By now, Dear White People is well beyond the plot of Simien's 2014 film. Season 1 stuck to the movie's narrative about a blackface party held at Winchester University, a fictional Ivy League school, taking time to explore each character's backstory and follow them before and after the offensive event. In Season 2, the characters deal with the fallout of a climactic protest that ends in chaos. Some storytellers might find the thought of divesting from familiar ground daunting, but for Simien (who first began working on the television adaptation back in 2015), the chance to take the series to new places sounded exciting. "It was liberating to move past it, and to know that I don't have to set people up.

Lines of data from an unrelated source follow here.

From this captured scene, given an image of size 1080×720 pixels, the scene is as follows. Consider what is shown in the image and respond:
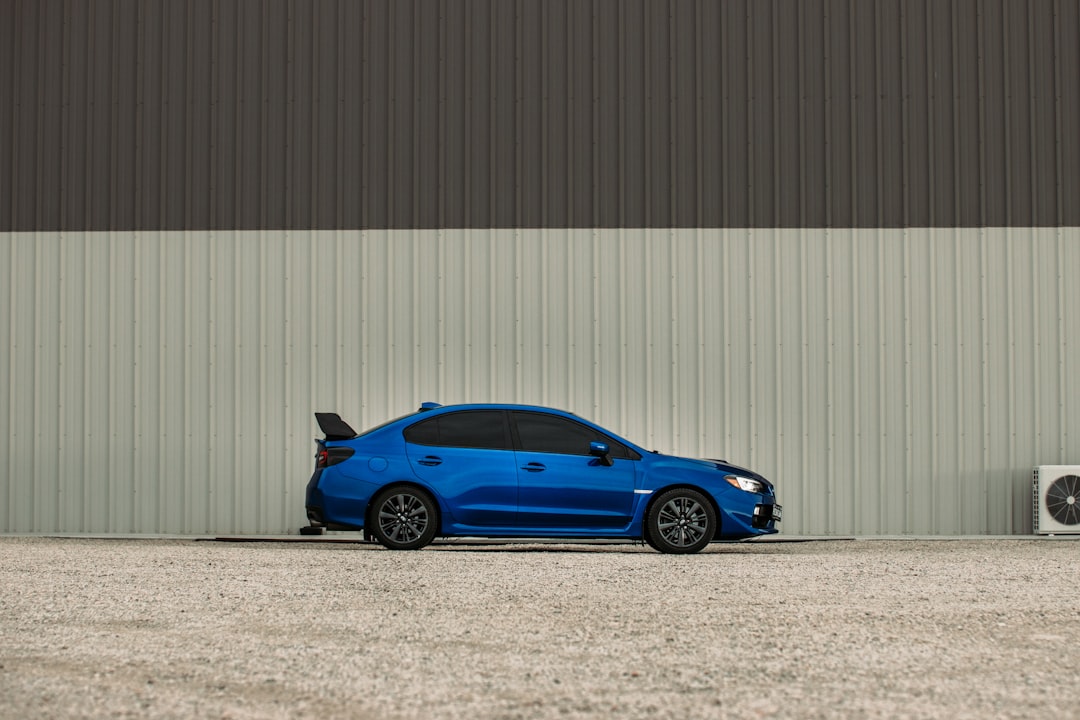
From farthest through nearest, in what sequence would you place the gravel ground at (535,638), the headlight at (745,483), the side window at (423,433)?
the side window at (423,433) < the headlight at (745,483) < the gravel ground at (535,638)

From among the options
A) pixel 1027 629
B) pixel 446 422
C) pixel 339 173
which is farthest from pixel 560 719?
pixel 339 173

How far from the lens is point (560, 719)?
5844 millimetres

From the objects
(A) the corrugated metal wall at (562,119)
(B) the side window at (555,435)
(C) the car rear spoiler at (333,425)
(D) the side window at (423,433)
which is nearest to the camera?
(D) the side window at (423,433)

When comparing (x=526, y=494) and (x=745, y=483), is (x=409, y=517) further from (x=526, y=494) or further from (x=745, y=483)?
(x=745, y=483)

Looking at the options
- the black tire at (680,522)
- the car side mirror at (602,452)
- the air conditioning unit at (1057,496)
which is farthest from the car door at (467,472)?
the air conditioning unit at (1057,496)

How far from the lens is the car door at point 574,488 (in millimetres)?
14266

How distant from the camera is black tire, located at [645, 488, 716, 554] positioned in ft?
46.7

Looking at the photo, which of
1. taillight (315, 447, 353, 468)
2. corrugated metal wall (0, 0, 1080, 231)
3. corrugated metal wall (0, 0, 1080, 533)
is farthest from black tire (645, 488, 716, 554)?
corrugated metal wall (0, 0, 1080, 231)

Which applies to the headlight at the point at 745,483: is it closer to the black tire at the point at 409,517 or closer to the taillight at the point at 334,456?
the black tire at the point at 409,517

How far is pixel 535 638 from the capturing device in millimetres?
7973

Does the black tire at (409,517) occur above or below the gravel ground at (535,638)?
above

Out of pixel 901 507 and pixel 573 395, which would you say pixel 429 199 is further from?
pixel 901 507

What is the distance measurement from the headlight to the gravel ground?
139cm

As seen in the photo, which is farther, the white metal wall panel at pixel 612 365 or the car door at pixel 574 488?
the white metal wall panel at pixel 612 365
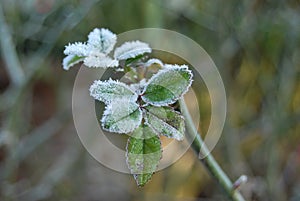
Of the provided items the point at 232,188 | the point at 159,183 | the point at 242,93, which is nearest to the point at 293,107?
the point at 242,93

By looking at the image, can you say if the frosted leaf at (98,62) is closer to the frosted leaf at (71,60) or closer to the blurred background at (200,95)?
the frosted leaf at (71,60)

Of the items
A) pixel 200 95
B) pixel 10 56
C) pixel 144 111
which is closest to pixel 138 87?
pixel 144 111

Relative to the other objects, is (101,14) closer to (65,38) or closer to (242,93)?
(65,38)

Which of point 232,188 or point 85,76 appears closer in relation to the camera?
point 232,188

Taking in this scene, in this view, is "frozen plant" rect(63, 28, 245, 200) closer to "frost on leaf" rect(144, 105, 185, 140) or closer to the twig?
"frost on leaf" rect(144, 105, 185, 140)

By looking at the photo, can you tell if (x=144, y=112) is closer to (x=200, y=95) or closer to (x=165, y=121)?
(x=165, y=121)

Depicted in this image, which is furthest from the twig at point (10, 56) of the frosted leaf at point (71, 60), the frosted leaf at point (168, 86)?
the frosted leaf at point (168, 86)

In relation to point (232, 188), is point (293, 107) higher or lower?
higher
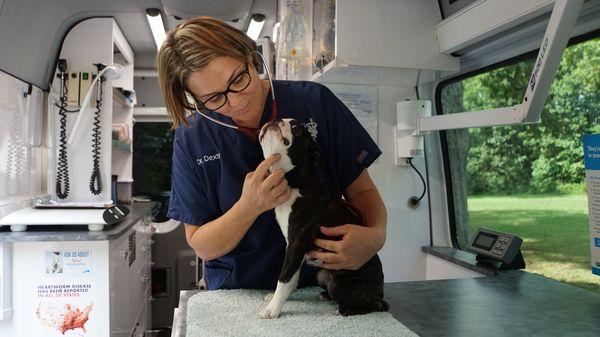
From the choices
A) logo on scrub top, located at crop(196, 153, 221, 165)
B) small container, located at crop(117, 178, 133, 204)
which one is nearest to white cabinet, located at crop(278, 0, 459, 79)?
logo on scrub top, located at crop(196, 153, 221, 165)

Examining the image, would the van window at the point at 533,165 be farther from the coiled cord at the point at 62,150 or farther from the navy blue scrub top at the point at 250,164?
the coiled cord at the point at 62,150

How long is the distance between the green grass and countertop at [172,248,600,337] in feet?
1.18

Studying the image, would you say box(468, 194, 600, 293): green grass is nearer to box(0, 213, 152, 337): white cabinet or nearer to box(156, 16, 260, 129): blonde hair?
box(156, 16, 260, 129): blonde hair

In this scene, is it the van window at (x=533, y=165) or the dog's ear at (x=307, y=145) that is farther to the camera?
the van window at (x=533, y=165)

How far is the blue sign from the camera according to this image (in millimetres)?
1644

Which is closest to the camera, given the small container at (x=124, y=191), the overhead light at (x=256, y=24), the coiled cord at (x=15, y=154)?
the coiled cord at (x=15, y=154)

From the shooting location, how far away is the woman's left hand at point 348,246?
1.14 m

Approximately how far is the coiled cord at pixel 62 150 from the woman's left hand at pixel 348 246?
278 cm

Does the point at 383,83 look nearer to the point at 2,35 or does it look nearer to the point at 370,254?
the point at 370,254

We know enough about them to go on the journey, and to move on to now."
Much has happened in the real world during the year dividing Season 1 and Season 2, of course, and because Dear White People's material explicitly engages the real world, figuring out what to weave into Season 2's fabric was a Herculean task. "The hard part is what not to include," Simien admits. "I think that the magic trick, what I feel like we pull off, is when you watch Dear White People, you feel like the show is so topical, because all these characters are just constantly articulating and talking about current events and contextualizing themselves through current events.

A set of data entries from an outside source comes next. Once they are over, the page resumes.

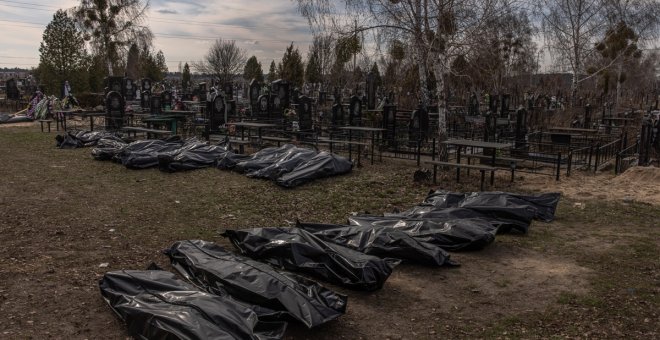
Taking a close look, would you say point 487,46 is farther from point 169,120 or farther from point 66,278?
point 169,120

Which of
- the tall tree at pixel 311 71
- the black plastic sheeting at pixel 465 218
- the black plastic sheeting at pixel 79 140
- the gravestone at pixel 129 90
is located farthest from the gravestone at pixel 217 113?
the tall tree at pixel 311 71

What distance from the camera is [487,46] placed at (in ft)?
39.2

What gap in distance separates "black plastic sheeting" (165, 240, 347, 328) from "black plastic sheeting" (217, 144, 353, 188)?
629cm

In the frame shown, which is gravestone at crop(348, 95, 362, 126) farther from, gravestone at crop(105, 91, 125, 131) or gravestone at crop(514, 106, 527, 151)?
gravestone at crop(105, 91, 125, 131)

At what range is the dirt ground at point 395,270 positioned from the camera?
4902mm

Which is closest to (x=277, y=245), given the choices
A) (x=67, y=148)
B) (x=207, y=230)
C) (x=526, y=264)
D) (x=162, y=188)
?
(x=207, y=230)

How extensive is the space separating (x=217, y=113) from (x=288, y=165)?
8.98 metres

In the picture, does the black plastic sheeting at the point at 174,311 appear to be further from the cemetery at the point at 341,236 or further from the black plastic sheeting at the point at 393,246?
the black plastic sheeting at the point at 393,246

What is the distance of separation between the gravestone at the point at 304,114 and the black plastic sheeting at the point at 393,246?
1394 centimetres

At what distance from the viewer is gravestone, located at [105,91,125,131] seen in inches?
874

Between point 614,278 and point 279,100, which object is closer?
point 614,278

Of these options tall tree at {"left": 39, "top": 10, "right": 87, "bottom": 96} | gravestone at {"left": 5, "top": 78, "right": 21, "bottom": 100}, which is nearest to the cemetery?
tall tree at {"left": 39, "top": 10, "right": 87, "bottom": 96}

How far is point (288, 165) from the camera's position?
489 inches

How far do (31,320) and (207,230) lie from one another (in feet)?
11.3
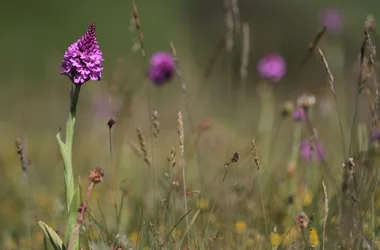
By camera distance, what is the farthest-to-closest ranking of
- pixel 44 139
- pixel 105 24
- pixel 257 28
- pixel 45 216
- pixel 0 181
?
pixel 105 24
pixel 257 28
pixel 44 139
pixel 0 181
pixel 45 216

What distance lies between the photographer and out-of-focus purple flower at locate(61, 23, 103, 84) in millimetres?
1743

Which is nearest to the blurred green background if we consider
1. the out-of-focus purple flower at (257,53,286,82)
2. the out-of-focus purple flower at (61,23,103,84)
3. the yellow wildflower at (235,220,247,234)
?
the out-of-focus purple flower at (257,53,286,82)

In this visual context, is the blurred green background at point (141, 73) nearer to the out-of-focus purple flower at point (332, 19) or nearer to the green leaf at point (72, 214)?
the out-of-focus purple flower at point (332, 19)

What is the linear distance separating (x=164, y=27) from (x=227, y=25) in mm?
10582

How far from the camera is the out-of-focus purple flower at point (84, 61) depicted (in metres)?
1.74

"But the truth is that that's a bit of a sleight of hand," he continues. "Oftentimes what the characters are talking about, they're talking about it to hide something else that the scene is actually dealing with, something else that's actually going on in the scene." One illustration of that dynamic pops up in Season 2's third chapter, as the type-A and highly accomplished Coco (Antoinette Robinson) has a tete-a-tete with her friend, Muffy (Caitlin Carver). When Muffy laments the difficulties of being a woman in 2018 America, Coco quickly and cooly reminds her of the added difficulty of being black in 2018 America. "There's a line where Coco says, 'Oh what's that bag, is that Michael Kors?' And [Muffy's] very offended by that, and she says, 'No, it's Hermès.'
"Of course, the point that Coco is trying to make is, 'Bitch, you don't really have it that bad' -- excuse my French, that's the way Coco would say it," Simien laughs. "'You don't really have it that bad, because you still have a kind of privilege.' That's what the scene is really about." Therein lies the challenge of Dear White People: Finding the underlying meaning of each scene, and deciding where it will drive the characters: "We just try to get really specific about that, and drill down to that universal story that we're telling that would work in any cultural context."